*読解用テキスト*.

GitHub: https://github.com/Gin04gh/nlp/blob/master/LSTM_SentenceClassifier.ipynb
移設しました。
GitHub: https://github.com/Gin04gh/datascience/blob/master/samples_deeplearning_python/sentence_classifier_lstm.ipynb

import re
import numpy as np
import chainer
from chainer import Chain, optimizers, training
from chainer.training import extensions
import chainer.functions as F
import chainer.links as L
# モデルクラスの定義
class LSTM_SentenceClassifier(Chain):
    def __init__(self, vocab_size, embed_size, hidden_size, out_size):
        # クラスの初期化
        # :param vocab_size: 単語数
        # :param embed_size: 埋め込みベクトルサイズ
        # :param hidden_size: 隠れ層サイズ
        # :param out_size: 出力層サイズ
        super(LSTM_SentenceClassifier, self).__init__(
            # encode用のLink関数
            xe = L.EmbedID(vocab_size, embed_size, ignore_label=-1),
            eh = L.LSTM(embed_size, hidden_size),
            hh = L.Linear(hidden_size, hidden_size),
            # classifierのLink関数
            hy = L.Linear(hidden_size, out_size)
        )
    def __call__(self, x):
        # 順伝播の計算を行う関数
        # :param x: 入力値
        # エンコード
        x = F.transpose_sequence(x)
        self.eh.reset_state()
        for word in x:
            e = self.xe(word)
            h = self.eh(e)
        # 分類
        y = self.hy(h)
        return y
# 学習
N = len(data)
data_x, data_t = [], []
for d in data:
    data_x.append(d[0]) # 文書
    data_t.append(d[1]) # ラベル
def sentence2words(sentence):
    stopwords = ["i", "a", "an", "the", "and", "or", "if", "is", "are", "am", "it", "this", "that", "of", "from", "in", "on"]
    sentence = sentence.lower() # 小文字化
    sentence = sentence.replace("\n", "") # 改行削除
    sentence = re.sub(re.compile(r"[!-\/:-@[-`{-~]"), " ", sentence) # 記号をスペースに置き換え
    sentence = sentence.split(" ") # スペースで区切る
    sentence_words = []
    for word in sentence:
        if (re.compile(r"^.*[0-9]+.*$").fullmatch(word) is not None): # 数字が含まれるものは除外
            continue
        if word in stopwords: # ストップワードに含まれるものは除外
            continue
        sentence_words.append(word)

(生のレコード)
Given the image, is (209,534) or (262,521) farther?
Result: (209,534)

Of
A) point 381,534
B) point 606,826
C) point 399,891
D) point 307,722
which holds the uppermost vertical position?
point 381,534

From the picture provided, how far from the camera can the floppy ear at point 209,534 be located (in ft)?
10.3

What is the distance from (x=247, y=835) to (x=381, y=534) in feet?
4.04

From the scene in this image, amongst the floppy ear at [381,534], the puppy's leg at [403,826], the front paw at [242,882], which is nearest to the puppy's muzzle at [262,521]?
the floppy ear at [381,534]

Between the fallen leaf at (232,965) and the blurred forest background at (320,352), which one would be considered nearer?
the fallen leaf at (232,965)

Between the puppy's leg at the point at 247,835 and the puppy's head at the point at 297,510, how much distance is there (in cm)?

*課題一覧*.
a) LSTMによる文分類のコードのうち、「self.eh.reset_state()」から「N = len(data)」までの部分を、「分類」を「識別」に更新したうえで示すこと。
b) LSTMによる文分類のコードについて、次の(i)〜(iii)がそれぞれ内容と合致するかをはい・いいえで答え、判断の根拠となる箇所をそのまま引用すること。(i) ストップワードに"the"が含まれている。(ii) 隠れ層サイズはembed_sizeで指定される。(iii) 数字を含む語は除外される。
c) LSTMによる文分類のコードを、示されている最後の行の次から書き継ぐこと。

*想定解答*.
a)
self.eh.reset_state()
        for word in x:
            e = self.xe(word)
            h = self.eh(e)
        # 識別
        y = self.hy(h)
        return y
# 学習
N = len(data)

b)
(i) はい。「"an", "the", "and"」
(ii) いいえ。「# :param hidden_size: 隠れ層サイズ」
(iii) はい。「# 数字が含まれるものは除外」

c)
    return sentence_words
# 単語辞書
words = {}
for sentence in data_x:
    sentence_words = sentence2words(sentence)
    for word in sentence_words:
        if word not in words:
            words[word] = len(words)
# 文章を単語ID配列にする
data_x_vec = []
for sentence in data_x:
    sentence_words = sentence2words(sentence)
    sentence_ids = []
    for word in sentence_words:
        sentence_ids.append(words[word])
    data_x_vec.append(sentence_ids)
# 文章の長さを揃えるため、-1パディングする(系列を覚えておきやすくするため、前パディングする)
max_sentence_size = 0
for sentence_vec in data_x_vec:
    if max_sentence_size < len(sentence_vec):
        max_sentence_size = len(sentence_vec)
for sentence_ids in data_x_vec:
    while len(sentence_ids) < max_sentence_size:
        sentence_ids.insert(0, -1) # 先頭に追加
# データセット
data_x_vec = np.array(data_x_vec, dtype="int32")
data_t = np.array(data_t, dtype="int32")
dataset = []
for x, t in zip(data_x_vec, data_t):
    dataset.append((x, t))
# 定数
EPOCH_NUM = 10
EMBED_SIZE = 200
HIDDEN_SIZE = 100
BATCH_SIZE = 5
OUT_SIZE = 2
# モデルの定義
model = L.Classifier(LSTM_SentenceClassifier(
    vocab_size=len(words),
    embed_size=EMBED_SIZE,
    hidden_size=HIDDEN_SIZE,
    out_size=OUT_SIZE
))
optimizer = optimizers.Adam()
optimizer.setup(model)
# 学習開始
train, test = chainer.datasets.split_dataset_random(dataset, N-20)
train_iter = chainer.iterators.SerialIterator(train, BATCH_SIZE)
test_iter = chainer.iterators.SerialIterator(test, BATCH_SIZE, repeat=False, shuffle=False)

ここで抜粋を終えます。